Last week, Carr threatened Disney, parent of the ABC network and licensee of eight broadcast stations, with regulatory retribution for Kimmel’s remarks about Charlie Kirk’s killer the night before. He also urged ABC affiliates to drop or “pre-empt” the Jimmy Kimmel Live! program.
The dominoes fell quickly. Within hours, Nexstar – the nation’s largest owner of broadcast stations with 200 outlets – announced it would pre-empt the show on its 28 ABC affiliates. Sinclair, the second-largest owner, with 38 affiliates, followed suit. Faced with the threat of FCC retaliation and a large swath of affiliates refusing to air the program, Disney bent the knee and suspended Kimmel. And even after Disney reinstated him, Sinclair and Nexstar continued to pre-empt Jimmy Kimmel Live! for four days, demonstrating how concentrated corporate control of local broadcast stations can be weaponized against both artists and audiences.
This isn’t the first time Carr has used regulatory threats to force concessions. Earlier this year, he held up approval of the Skydance-Paramount merger until Paramount settled a lawsuit over a 60 Minutes interview with Vice President Kamala Harris. The company not only settled but also changed its editorial policies and hired a conservative ombudsman to review its news programming.
The deeper problem lies not in one commissioner’s strong-arming, but in the structure of the industry itself. According to The Motley Fool, the U.S. mass media is largely owned by just six corporations: Skydance-Paramount, Disney, Comcast, Warner Discovery, and Fox Corporation. At the same time, Sinclair and Nexstar, which refused to show the Kimmel show despite Disney’s reinstatement, dominate local broadcast TV, controlling nearly 400 stations collectively and 25% of ABC affiliates.
How did these companies become so powerful?
Decades of deregulation and permissive merger oversight by both parties. Congress’s failure to limit vertical integration in the cable industry through the 1984 and 1992 Cable Acts, combined with the FCC’s elimination of rules that once barred movie studios and broadcast networks from merging, set the stage. But it was the Telecommunications Act of 1996 that truly accelerated consolidation.
Republicans at the time saw the ’96 Act as a chance to eliminate all ownership caps on broadcast TV and radio. Vice President Al Gore intervened to prevent a complete wipeout of limits, but the caps were loosened dramatically. Where broadcasters were once constrained to a handful of stations, they could suddenly own far more – paving the way for the corporate giants we know today.
The result is a media landscape where a handful of conglomerates dominate. Local voices are diminished, independent outlets are crowded out, and the marketplace of ideas has been replaced by a marketplace of mergers. And in this environment, it becomes far easier for political intimidation to work.
When only a few corporations control what Americans see and hear, the system becomes vulnerable to political bullying.

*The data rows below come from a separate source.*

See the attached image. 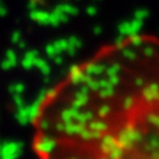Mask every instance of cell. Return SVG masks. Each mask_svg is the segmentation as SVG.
<instances>
[{
    "instance_id": "6da1fadb",
    "label": "cell",
    "mask_w": 159,
    "mask_h": 159,
    "mask_svg": "<svg viewBox=\"0 0 159 159\" xmlns=\"http://www.w3.org/2000/svg\"><path fill=\"white\" fill-rule=\"evenodd\" d=\"M37 159H159V37L135 33L77 62L39 101Z\"/></svg>"
}]
</instances>
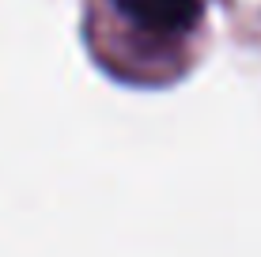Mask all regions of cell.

A single threat from a regulator should never dictate what programming stays on the air. Yet consolidation has left the media too concentrated to resist pressure and too dependent on government approval for even greater consolidation to stand firm for their journalists, entertainers, or audiences.
And perhaps not surprisingly, led by Chair Carr, the FCC will seek comment on weakening or eliminating the agency’s remaining limitations on media ownership later this month. Changing these rules to allow greater consolidation will help two companies in particular – Nexstar and Sinclair – who are already demonstrating their willingness to silence voices at the government’s behest.
If we want a media environment that protects free expression and resists political threats, policymakers must finally confront consolidation. Restoring real ownership limits and strengthening antitrust laws won’t solve every problem, but it will make our democracy more resilient. Until then, we’ll keep reliving the same cycle: power at the top silences voices in the middle, and the public loses out.
Correction: This Expert Opinion has been updated to reflect Sinclair and Nextstar's subsequent reinstatement of Kimmel.
Gigi Sohn is a Senior Fellow & Public Advocate at the Benton Institute for Broadband & Society. She was nominated to be an FCC Commissioner by President Joe Biden in December 2021. This Expert Opinion is exclusive to Broadband Breakfast.